ALICE MAIDEN

JUNE 24, 2017

ATHENS, Greece — One man waved a Greek flag. Others chanted and held aloft banners. Photographers rushed across Syntagma Square to capture the sun-washed scene in front of the Parliament building — so many that the photographers often outnumbered the activists.

A week earlier, Prime Minister Alexis Tsipras had signed a financial recovery agreement with the International Monetary Fund. For Greeks already struggling to avoid poverty, the deal meant more austerity measures—exactly what the so-called Resign movement argued Tsipras had promised to fight.

The movement’s demonstration on Tuesday – aimed at convincing the leftist government to step down – was calm but lively. By nightfall, bodies filled the square and their chants gained momentum. People leaned quietly on poles and perched atop walls, smoking and chatting as if at a neighborhood party. Still, some described themselves as angry.
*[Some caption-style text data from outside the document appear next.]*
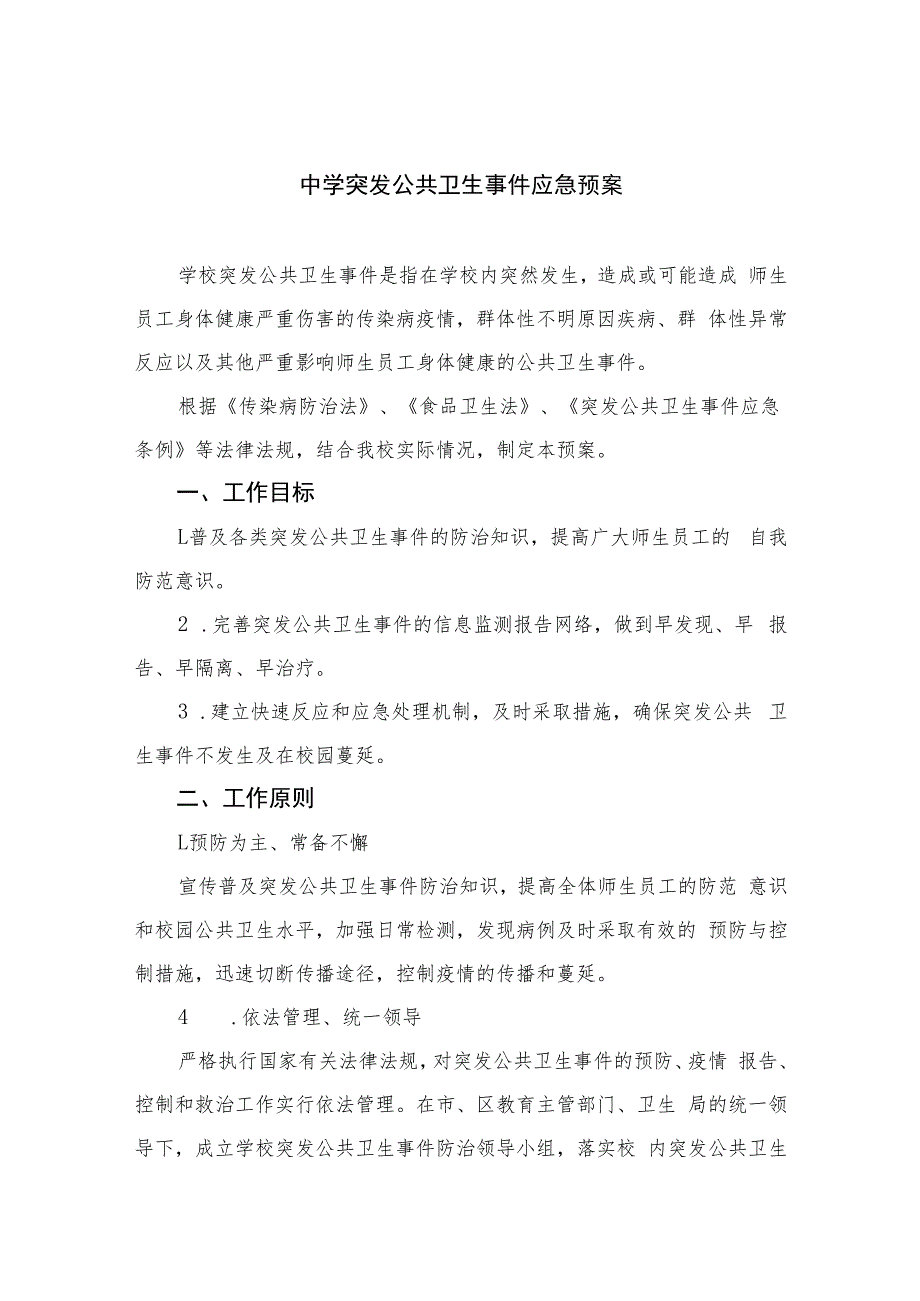 2023中学突发公共卫生事件应急预案八篇汇编.docx_第1页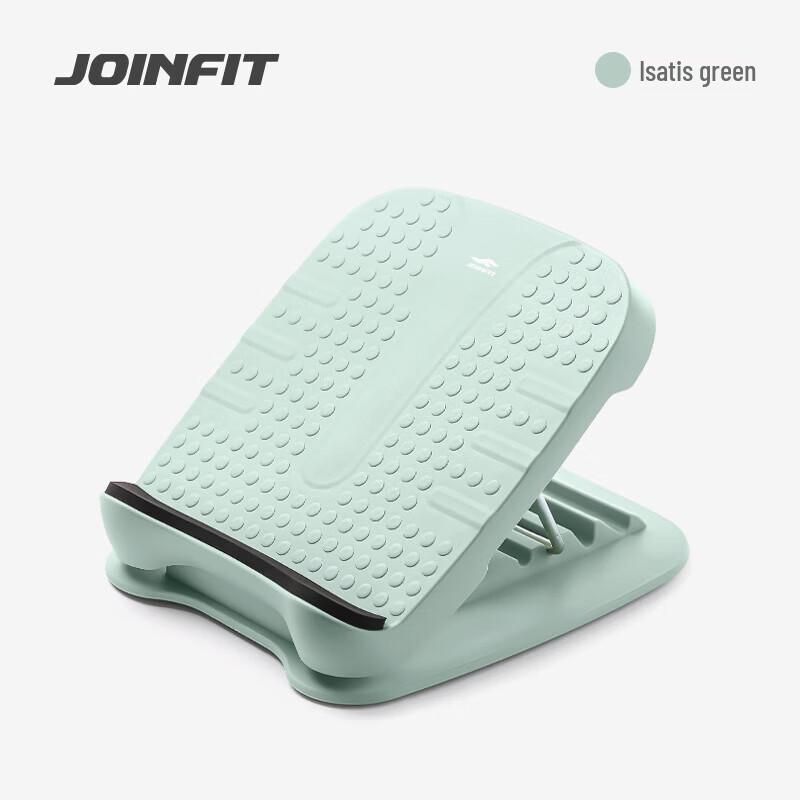 JOINFIT Foldable Calf Stretching Board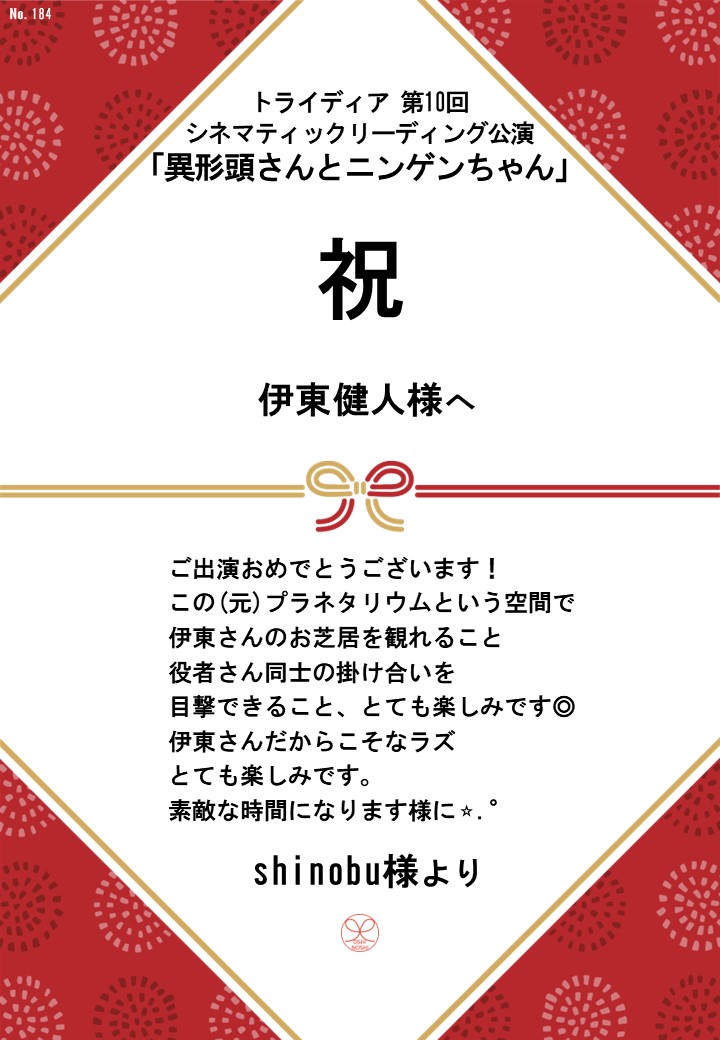 トライディア第10回シネマティックリーディング公演『異形頭さんとニンゲンちゃん』応援のし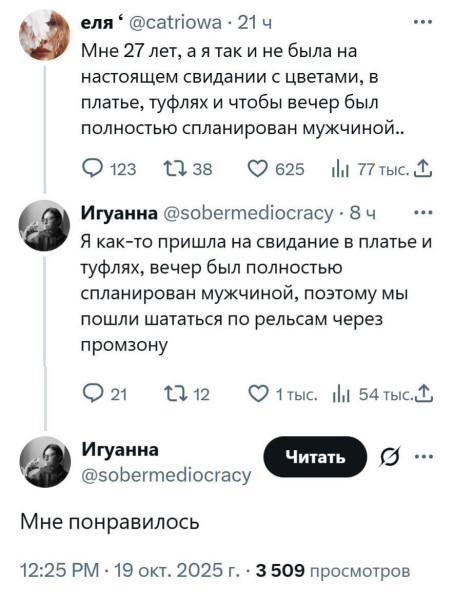 Мем, Смехалка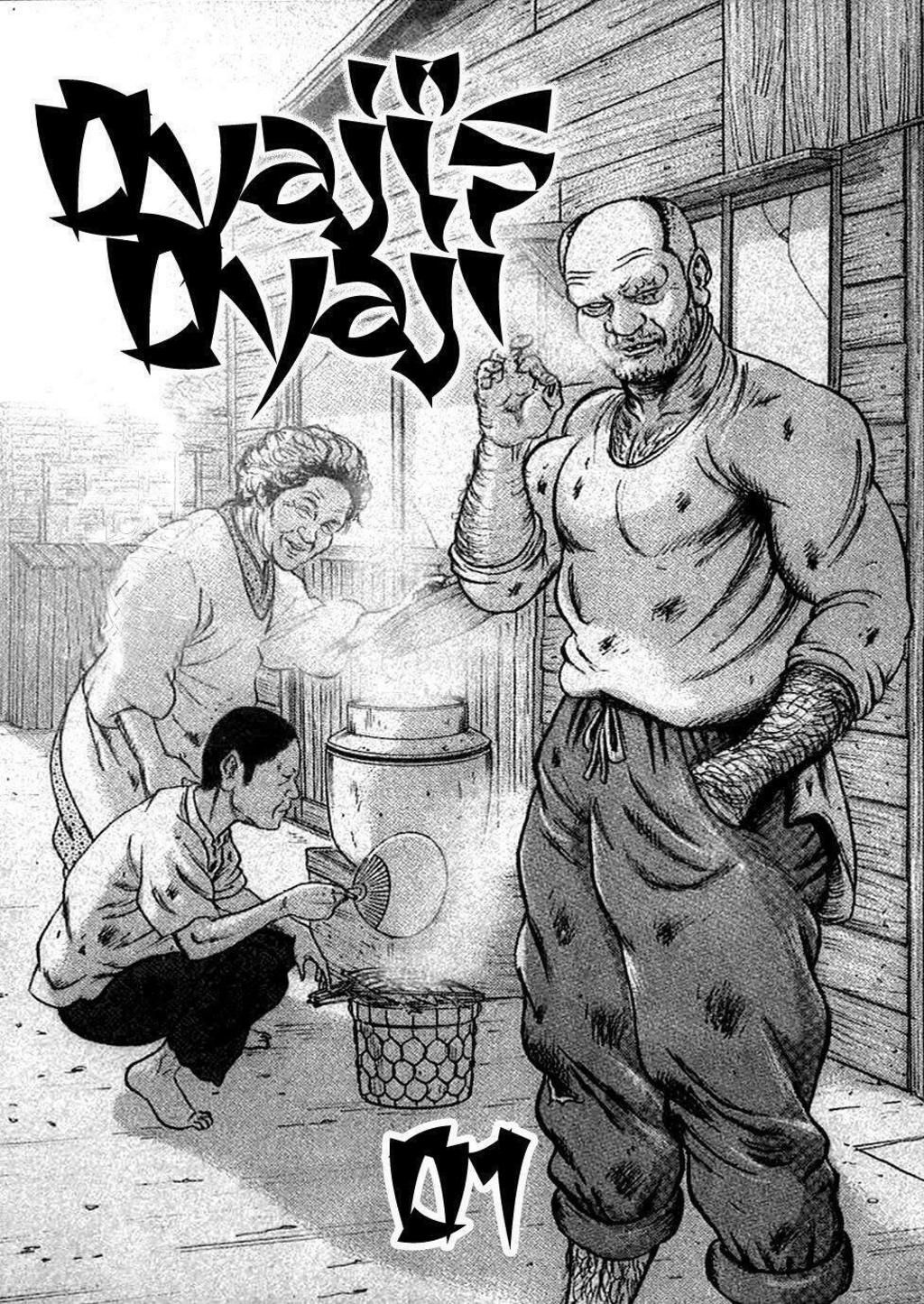 Oyaji Chapter 9 - Trang 2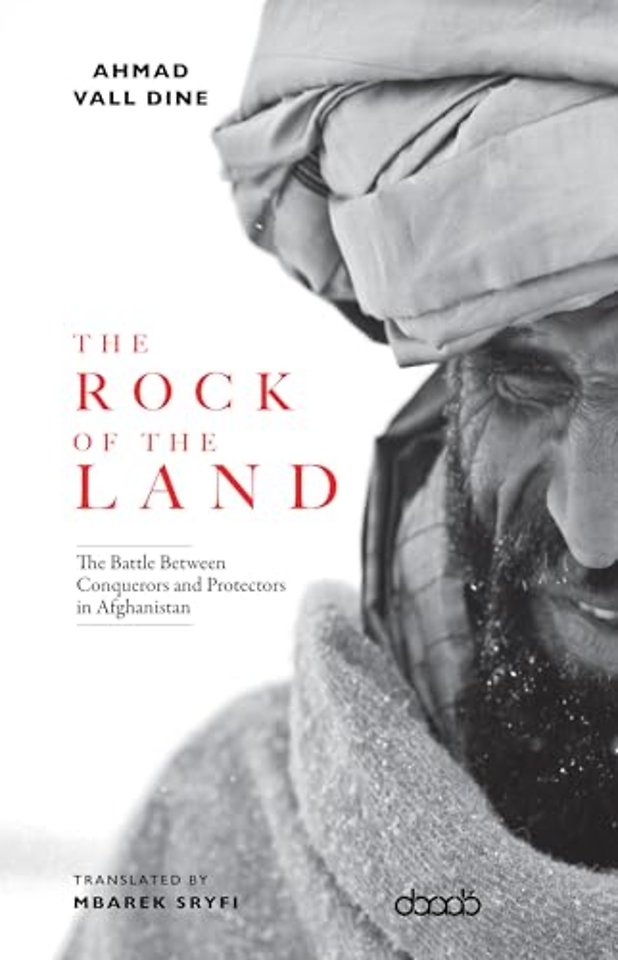 The Rock of The Land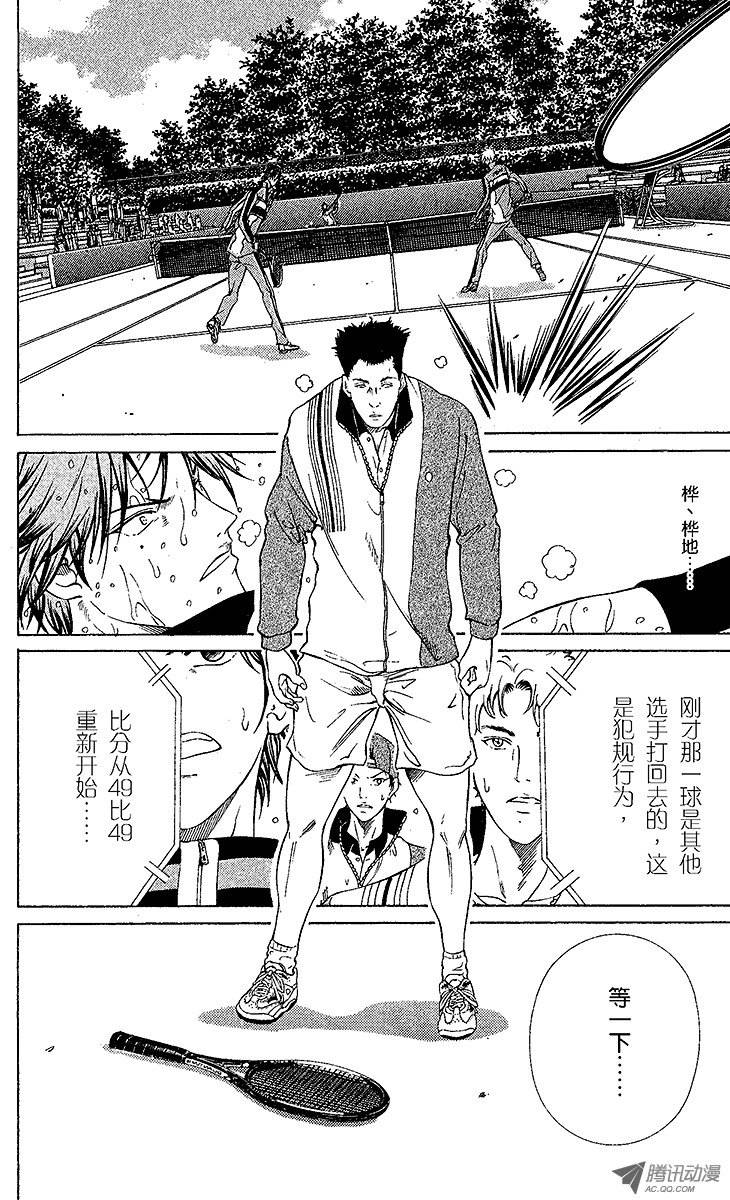 新网球王子第77话 付出的代价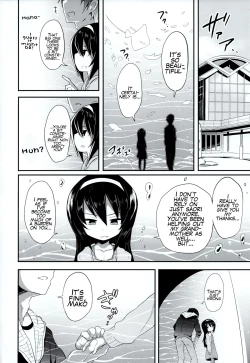 Page 3 of Mako ni Kokuhaku Shite Mita After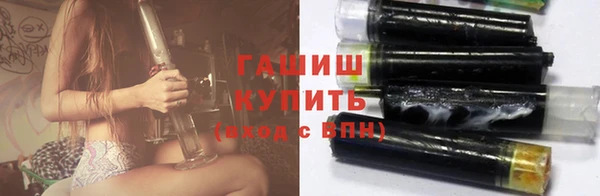 прущие грибы Армянск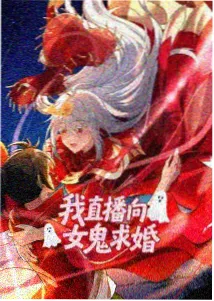 龙与虎免费观看 第5话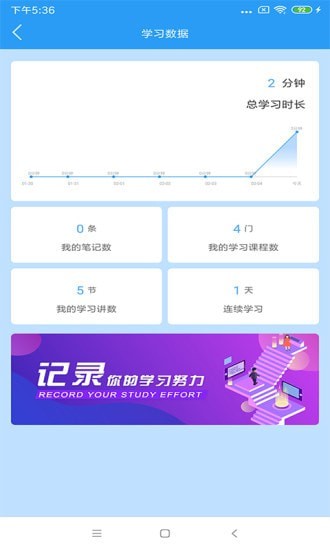 布雷斯特v1.1.9截图3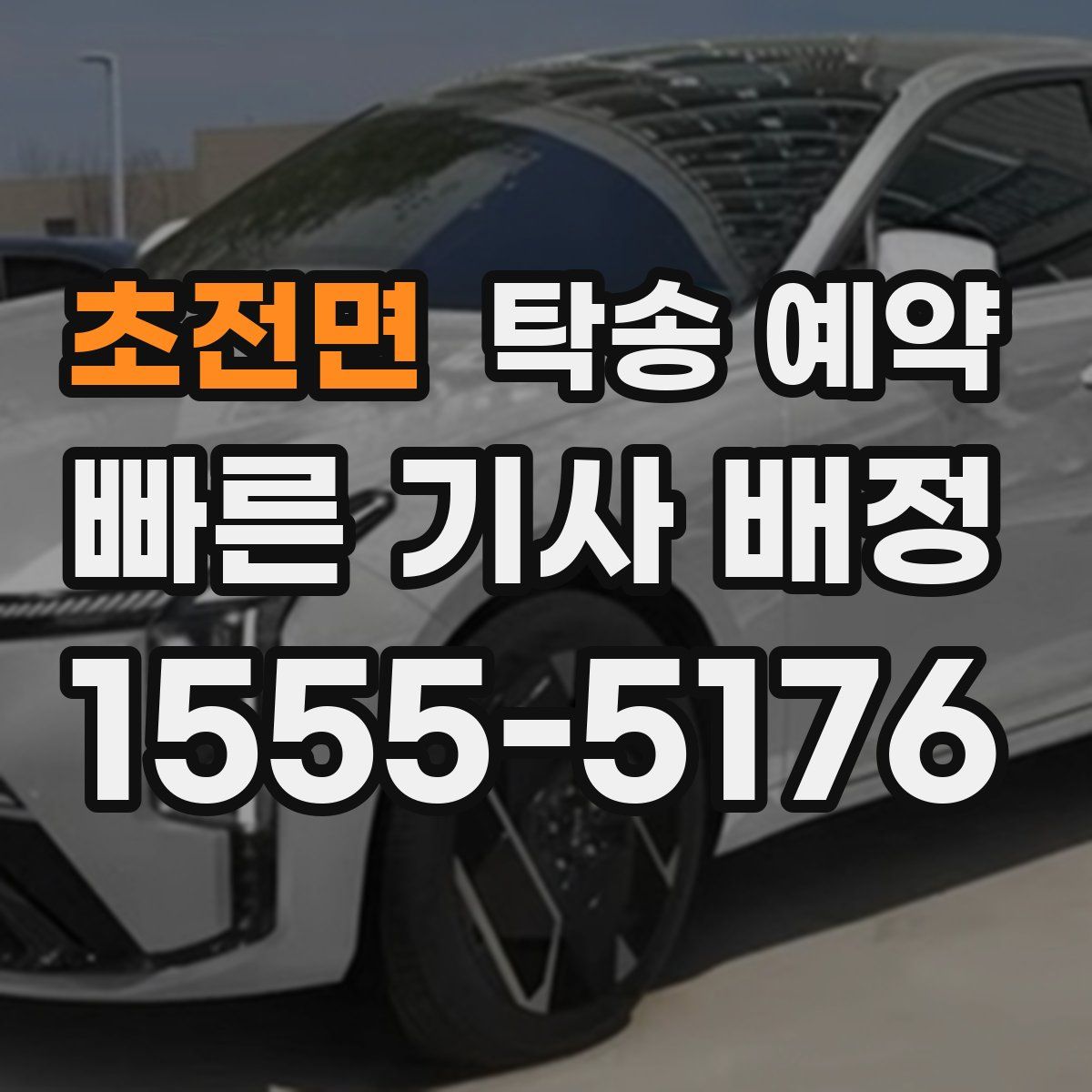 초전면 탁송 예약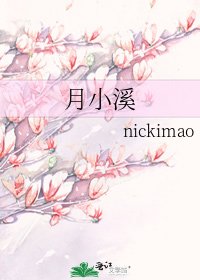 月小溪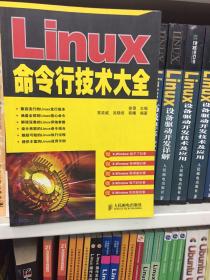 Linux命令行技术大全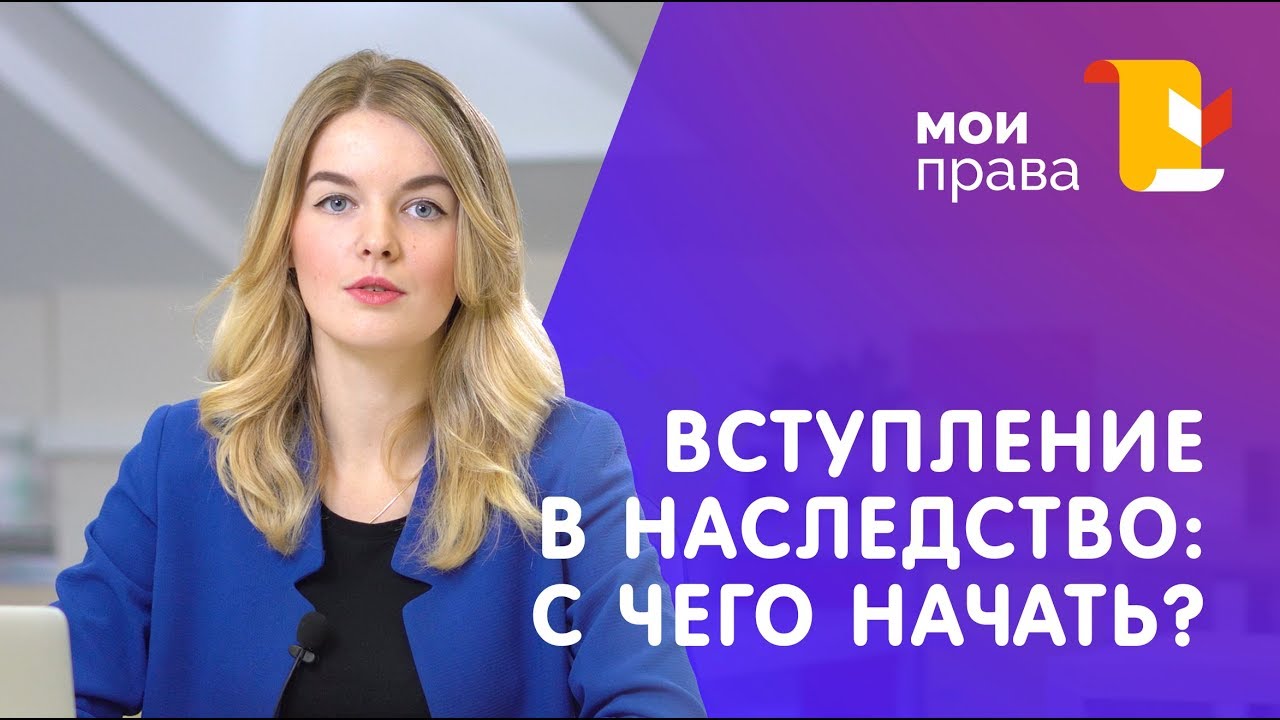 Наследство после смерти мужа - необходимые документы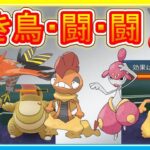 最強パの天敵！ファイアロー・闘・闘のパーティーは本当に強いのか使ってみた！【ポケモンGO】【シーズン11】【ラブラブカップ】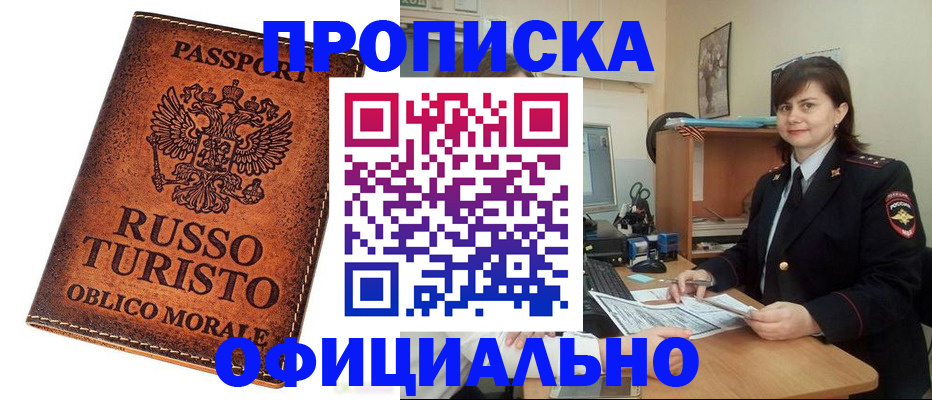 временная прописка в Саянске
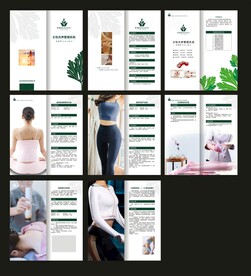 女性养生画册 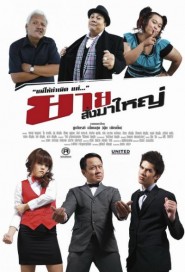 ยายสั่งมาใหญ่ poster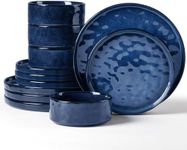 Herogo 12 Piece Dinner Set, Stoneware Dinnerware Sets for 4 People, Reactive Glaze Dining Plates and Bowls, Microwave and Dishwasher Safe, Chip and Scratch Resistant, Nebulas Blue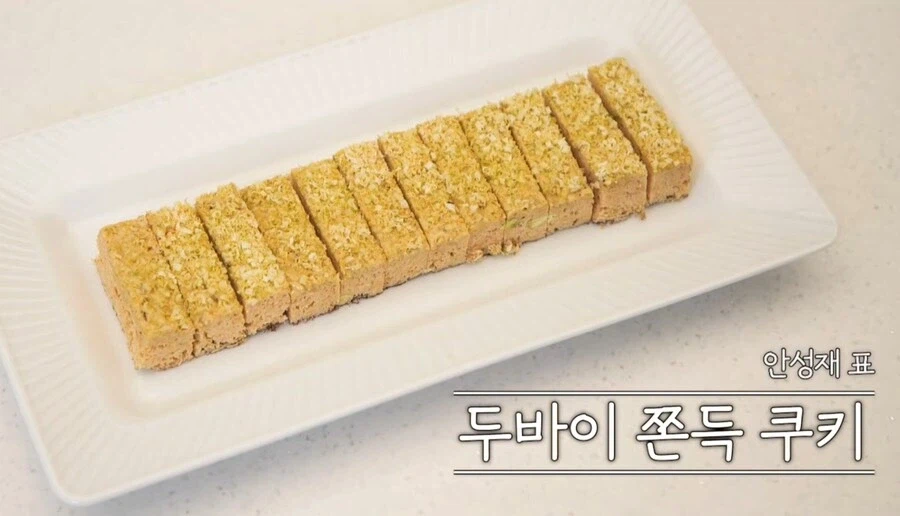 실제 두바이 사람들이 즐겨먹는 디저트_6.webp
When asked, participants acknowledged that Tsipras and his colleagues were unlikely to heed their demands.

 

“We don’t expect them to quit, but we have to show them that we are against their politics,” said Stella Brokalaki, 39. “It’s not only what they do for the economy. It’s the whole system. They don’t like Europe, they are not for Europe, they are not for human rights.

“They are leftists. They are not socialists. And they are totally incapable,” Brokalaki said in her sometimes bumpy English. “They were just a group of people who [the] only thing they knew was to demonstrate against the changes and the reformation, and now they are government because they took advantage of people’s anger.”

Brokalaki, who has lived in Athens for 10 years, said she did not plan to attend. But then, she explained, “after I heard what they said, I said, no, I will go! They don’t want people to demonstrate—but they were always demonstrating when they were opposition.”

Even when Syntagma Square was most crowded, activist Elena Lemos described the turnout and lack of energy as disappointing. On other evenings, she said she had seen the square filled with so many bodies shoulder-to-shoulder that she could hardly move.

Lemos, 58, said her son left Greece to work in Kazakstan as an electrical engineer, one of many young people who have left Greece to find work. If the government continues unchanged, Lemos said, “I don’t think there is much to stay for.”

“People are so disappointed. They don’t know where to turn,” Lemos explained. Her calm tone and gaze starkly contrasted with her dire predictions. “There’s no hope for the future, because nothing seems to change.”

The phrase “light at the end of the tunnel” has been used in reference to the financial crises for years, most prominently by Euclid Tsakalotos, the Greek minister of finance. But Lemos refused to buy it.

“There is no light at the end of the tunnel,” she said. “ They’ve demolished the tunnel.”